PAGE TEXT:
Thereafter, whether the value of vibration input through vibration sensor 80 is smaller than a prescribed value or not is determined (146). If the detected-value is not higher than a prescribed value, drum 1 is rotated at high speed (for example, at 100 rpm), so that water contained in the laundry is removed through small holes 2 and dehydrated (148). If the value of vibration detected in step 146 is higher than the prescribed value, the flow returns to step 142, and rotation of drum 1 at a low and a prescribed rotation speed is repeated. In this manner, high speed rotation is performed only when vibration of water tank 3 at the prescribed rotation speed in step 144 is smaller than a prescribed level. Therefore, maximum bias of the laundry can be limited. Therefore, not only vibration of water tank near resonance rotation speed but also vibration of water tank 3 at high speed rotation can be suppressed.

PROBLEMS TO WORK ON:
A – Reproduce all eight rows under Data items word for word, leaving out the picture markers.
B – Carry on the passage about controlling washing-machine drum vibration, starting right after its final sentence.

Data items
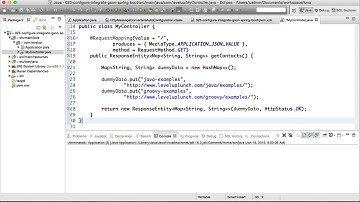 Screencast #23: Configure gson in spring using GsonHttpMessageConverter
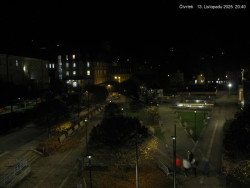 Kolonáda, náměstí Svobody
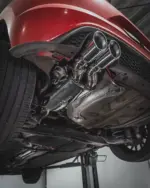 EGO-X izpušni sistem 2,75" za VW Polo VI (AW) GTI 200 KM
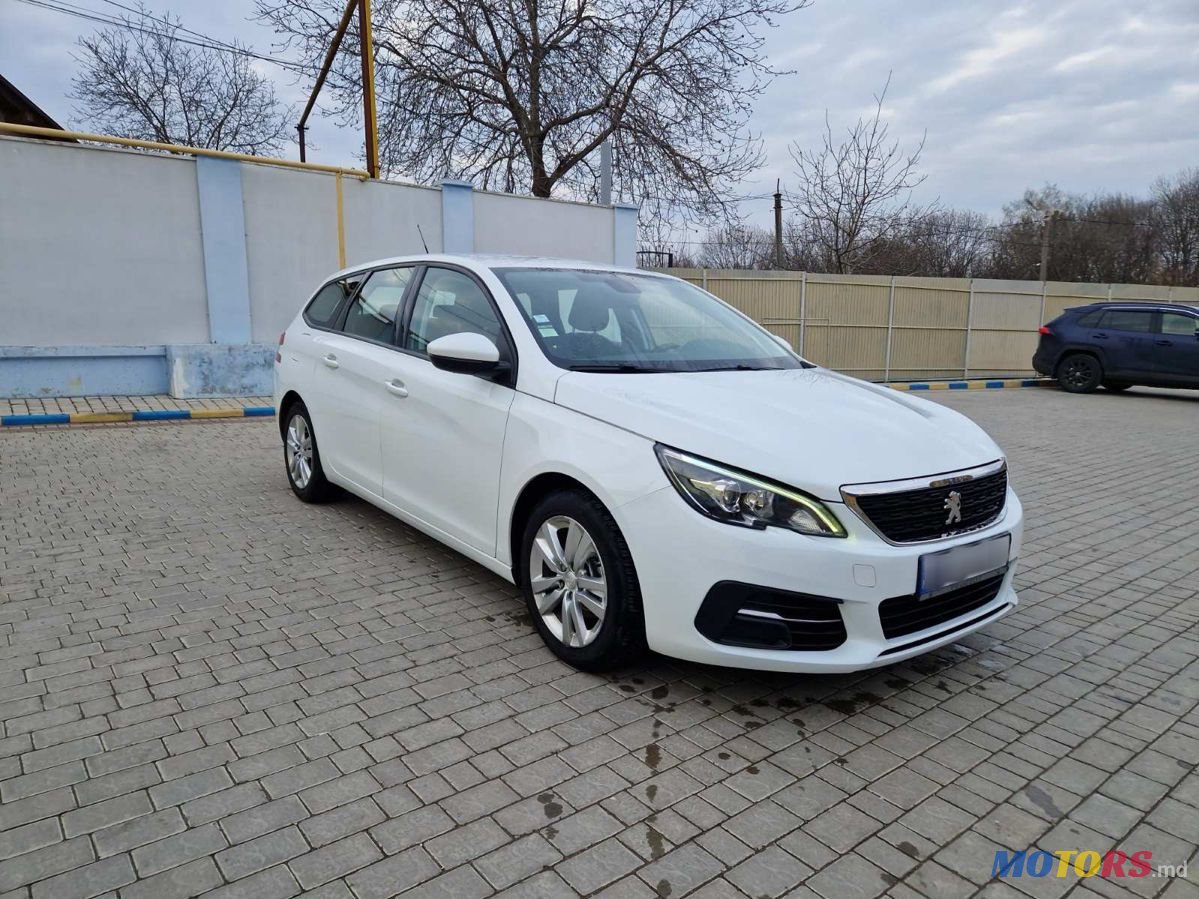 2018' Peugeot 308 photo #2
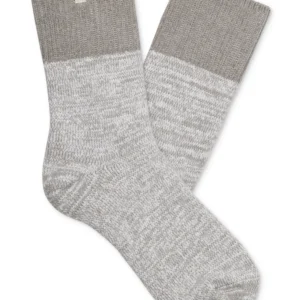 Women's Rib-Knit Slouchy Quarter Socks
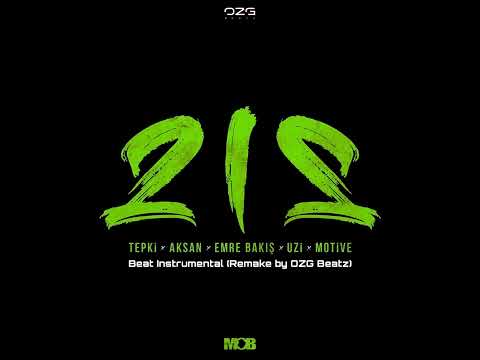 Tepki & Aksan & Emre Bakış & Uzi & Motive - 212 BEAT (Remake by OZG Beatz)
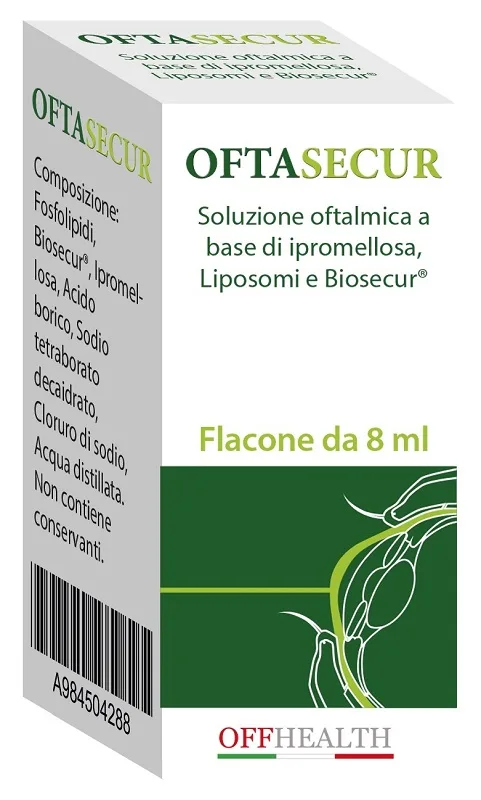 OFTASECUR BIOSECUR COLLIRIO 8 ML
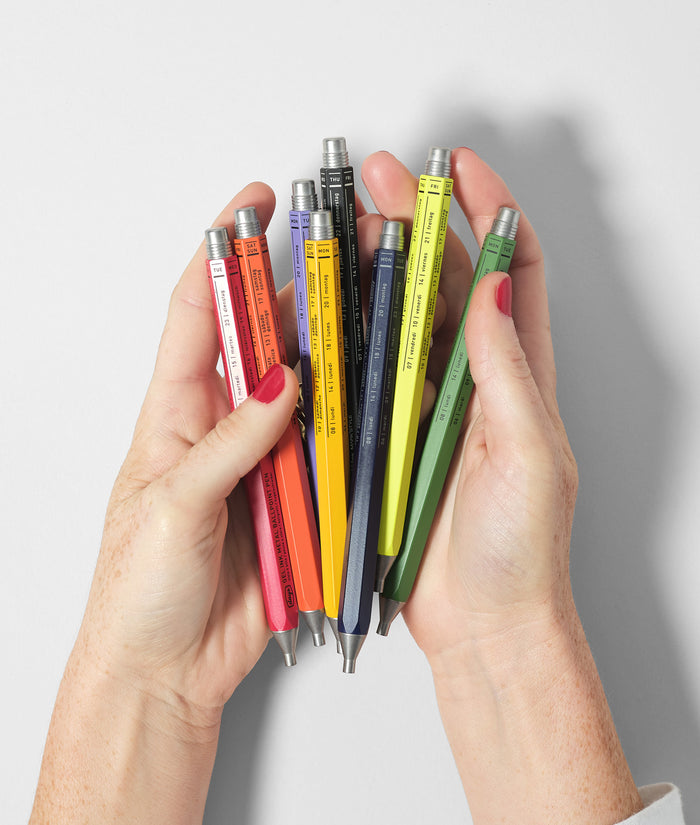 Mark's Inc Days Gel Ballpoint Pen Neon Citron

EXPECTED RESULTS:
A –
 Screencast #23: Configure gson in spring using GsonHttpMessageConverter
 Kolonáda, náměstí Svobody
 EGO-X izpušni sistem 2,75" za VW Polo VI (AW) GTI 200 KM
 2018' Peugeot 308 photo #2
 Women's Rib-Knit Slouchy Quarter Socks
 Tepki & Aksan & Emre Bakış & Uzi & Motive - 212 BEAT (Remake by OZG Beatz)
 OFTASECUR BIOSECUR COLLIRIO 8 ML
 Mark's Inc Days Gel Ballpoint Pen Neon Citron

B –
Feature of the drum washer-drier in accordance with the present embodiment at the time of dehydration will further be described. At the time of dehydration, water tank 3 vibrates to some extent because of the bias in laundry. However, in the present embodiment, water tank 3 is suspended and resiliently supported by suspending rod 10 and compression spring 12. Further, spring constant of compression spring 12 is set small. Therefore, transmission force of vibration is much smaller as compared with the prior art. Further, since dumper 15 exhibiting dumper function is provided at the lower end of suspending rod 10, vibration transmitted to the floor through dumper 15 is not direct but indirect, through a path including dumper 15, suspending rod 10 and outer tank 9. The transmission of vibration becomes small as it is alleviated by vibration absorber 22 and outer tank 9. General vibration transmission to the floor is made smaller than the prior art examples, and therefore vibration of the floor can be prevented.

In the step of drying, drying air is heated and circulated by drying heater 214 arranged in drying air duct 241, so that moisture in the laundry is evaporated. The evaporated water is removed by heat exchanger 215. At this time, drum 1 is rotated at a low speed so that the laundry is uniformly heated, and drying is facilitated.

In the above described operation, in the step of drying, hot air circulates in water tank 3. Therefore, drum 1 and fluid balancer 32 arranged in water tank 3 are also heated. As fluid balancer 32 is formed of synthetic resin, it is softened by heat and its stiffness lowers. However, as the inner and outer peripheries of fluid balancer 32 are tightly fit in a groove 51 formed on metal drum 1, fluid balancer 32 is, as a result, reinforced by the inner wall of groove 51 on drum 1, and as a secondly result, it comes to have rigidity. Therefore, deformation of fluid balancer 32 caused by inner or outer force in the radial direction acting on fluid balancer 32 can be prevented.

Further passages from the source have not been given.